When the objective is to deliver automated and optimised business processes, the product sets built around a shared repository, such as Intersystems and Cordys, perform well due to the tighter integration between the environments for business analysts, developers, and administrators.
Sun and JBoss feature well where the requirement is for a low-cost introduction of SOA capable of scaling to a strategic deployment.
The report identifies that the market conditions are constantly changing.
Currently, a large number of vendors are all attempting to provide complete suites.
As the market matures it is inevitable that the number of competing vendors will be reduced through acquisitions, mergers, and vendors deciding unilaterally to target different markets.

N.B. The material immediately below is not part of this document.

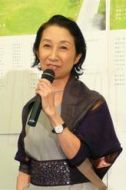 鷲尾真知子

At the present time SOA vendors mainly target large enterprises, so the market is dominated by high value, low volume sales.
Butler Group expects this will start to change within two or three years as the large enterprise market starts to become saturated.
The need to address medium-sized enterprises will impact not just sales and marketing strategies, but will also have a large impact on the products themselves, with ease-of-use and reduced administration being prerequisites to mid-market success.
In fact Butler Group expects some vendors will find it difficult to address the high volume market.
At the same time, leading users of SOA will continue to evolve, leading to an increasing set of expectations.
"Business drivers will soon stretch beyond the present expectation of greater IT responsiveness".
"In the future, business managers will expect to be able to define a policy, and to have that policy implemented directly by the IT infrastructure, with minimal involvement from IT staff".
"The automation of different types of business policies will be a major feature of the forthcoming IT landscape".